* **TRY IT**
Your answer must hold only the lines below from the line containing "genus: Petroica" through the line containing "2023-05-07T23:08:09, 3-frame burst.", each reproduced exactly.

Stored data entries

----------------

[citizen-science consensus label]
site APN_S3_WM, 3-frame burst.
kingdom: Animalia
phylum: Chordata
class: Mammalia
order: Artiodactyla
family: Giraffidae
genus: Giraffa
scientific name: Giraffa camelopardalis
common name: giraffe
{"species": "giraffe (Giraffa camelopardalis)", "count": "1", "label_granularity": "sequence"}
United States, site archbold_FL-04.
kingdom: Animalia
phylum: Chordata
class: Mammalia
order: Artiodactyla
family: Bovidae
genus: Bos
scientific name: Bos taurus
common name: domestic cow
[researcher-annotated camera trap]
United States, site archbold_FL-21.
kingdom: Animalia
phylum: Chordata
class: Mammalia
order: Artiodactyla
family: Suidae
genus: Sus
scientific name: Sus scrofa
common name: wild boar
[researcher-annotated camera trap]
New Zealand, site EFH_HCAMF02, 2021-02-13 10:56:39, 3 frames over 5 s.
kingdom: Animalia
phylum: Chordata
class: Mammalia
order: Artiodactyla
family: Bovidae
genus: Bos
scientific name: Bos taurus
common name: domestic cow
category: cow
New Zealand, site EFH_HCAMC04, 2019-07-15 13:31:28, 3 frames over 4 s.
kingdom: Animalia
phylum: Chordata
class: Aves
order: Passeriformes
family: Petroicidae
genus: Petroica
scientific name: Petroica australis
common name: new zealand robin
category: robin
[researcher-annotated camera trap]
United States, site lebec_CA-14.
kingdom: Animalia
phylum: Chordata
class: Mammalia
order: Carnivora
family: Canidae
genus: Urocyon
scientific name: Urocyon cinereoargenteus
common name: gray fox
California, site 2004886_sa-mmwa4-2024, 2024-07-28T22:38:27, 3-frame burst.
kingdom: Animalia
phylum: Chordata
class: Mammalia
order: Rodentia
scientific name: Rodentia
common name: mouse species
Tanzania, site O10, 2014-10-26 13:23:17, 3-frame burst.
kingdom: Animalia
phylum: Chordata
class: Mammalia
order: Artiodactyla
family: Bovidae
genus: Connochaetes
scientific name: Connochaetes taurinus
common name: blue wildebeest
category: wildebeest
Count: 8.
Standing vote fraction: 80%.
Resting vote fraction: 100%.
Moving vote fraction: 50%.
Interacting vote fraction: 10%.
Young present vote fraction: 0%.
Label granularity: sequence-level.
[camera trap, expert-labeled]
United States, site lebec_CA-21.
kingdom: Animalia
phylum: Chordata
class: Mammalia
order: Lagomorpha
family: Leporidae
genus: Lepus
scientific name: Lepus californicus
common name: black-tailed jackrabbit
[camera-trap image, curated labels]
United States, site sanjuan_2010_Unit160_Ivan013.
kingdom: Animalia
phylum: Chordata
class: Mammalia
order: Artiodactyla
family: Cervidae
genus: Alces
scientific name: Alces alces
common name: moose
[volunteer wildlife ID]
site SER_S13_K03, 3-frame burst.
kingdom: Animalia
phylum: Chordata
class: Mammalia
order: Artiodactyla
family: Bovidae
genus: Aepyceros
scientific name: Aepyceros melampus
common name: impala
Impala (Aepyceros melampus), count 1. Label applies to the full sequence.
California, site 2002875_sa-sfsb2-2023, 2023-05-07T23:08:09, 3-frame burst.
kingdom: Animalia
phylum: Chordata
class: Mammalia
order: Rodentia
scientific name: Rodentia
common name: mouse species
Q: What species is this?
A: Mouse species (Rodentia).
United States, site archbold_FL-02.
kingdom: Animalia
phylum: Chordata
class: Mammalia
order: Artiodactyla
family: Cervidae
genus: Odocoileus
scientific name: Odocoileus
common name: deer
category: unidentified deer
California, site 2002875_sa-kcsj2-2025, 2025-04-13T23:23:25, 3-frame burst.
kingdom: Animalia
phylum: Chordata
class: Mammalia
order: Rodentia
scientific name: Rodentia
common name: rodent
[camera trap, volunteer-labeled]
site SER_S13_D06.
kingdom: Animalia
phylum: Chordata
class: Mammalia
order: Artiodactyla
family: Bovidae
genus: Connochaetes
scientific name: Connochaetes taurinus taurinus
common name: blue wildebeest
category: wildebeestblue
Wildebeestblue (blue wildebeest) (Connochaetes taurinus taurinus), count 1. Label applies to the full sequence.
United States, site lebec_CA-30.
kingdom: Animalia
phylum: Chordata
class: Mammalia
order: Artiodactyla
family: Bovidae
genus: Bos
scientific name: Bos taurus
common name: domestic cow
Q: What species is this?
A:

----------------

* **WRITTEN ANSWER**
genus: Petroica
scientific name: Petroica australis
common name: new zealand robin
category: robin
[researcher-annotated camera trap]
United States, site lebec_CA-14.
kingdom: Animalia
phylum: Chordata
class: Mammalia
order: Carnivora
family: Canidae
genus: Urocyon
scientific name: Urocyon cinereoargenteus
common name: gray fox
California, site 2004886_sa-mmwa4-2024, 2024-07-28T22:38:27, 3-frame burst.
kingdom: Animalia
phylum: Chordata
class: Mammalia
order: Rodentia
scientific name: Rodentia
common name: mouse species
Tanzania, site O10, 2014-10-26 13:23:17, 3-frame burst.
kingdom: Animalia
phylum: Chordata
class: Mammalia
order: Artiodactyla
family: Bovidae
genus: Connochaetes
scientific name: Connochaetes taurinus
common name: blue wildebeest
category: wildebeest
Count: 8.
Standing vote fraction: 80%.
Resting vote fraction: 100%.
Moving vote fraction: 50%.
Interacting vote fraction: 10%.
Young present vote fraction: 0%.
Label granularity: sequence-level.
[camera trap, expert-labeled]
United States, site lebec_CA-21.
kingdom: Animalia
phylum: Chordata
class: Mammalia
order: Lagomorpha
family: Leporidae
genus: Lepus
scientific name: Lepus californicus
common name: black-tailed jackrabbit
[camera-trap image, curated labels]
United States, site sanjuan_2010_Unit160_Ivan013.
kingdom: Animalia
phylum: Chordata
class: Mammalia
order: Artiodactyla
family: Cervidae
genus: Alces
scientific name: Alces alces
common name: moose
[volunteer wildlife ID]
site SER_S13_K03, 3-frame burst.
kingdom: Animalia
phylum: Chordata
class: Mammalia
order: Artiodactyla
family: Bovidae
genus: Aepyceros
scientific name: Aepyceros melampus
common name: impala
Impala (Aepyceros melampus), count 1. Label applies to the full sequence.
California, site 2002875_sa-sfsb2-2023, 2023-05-07T23:08:09, 3-frame burst.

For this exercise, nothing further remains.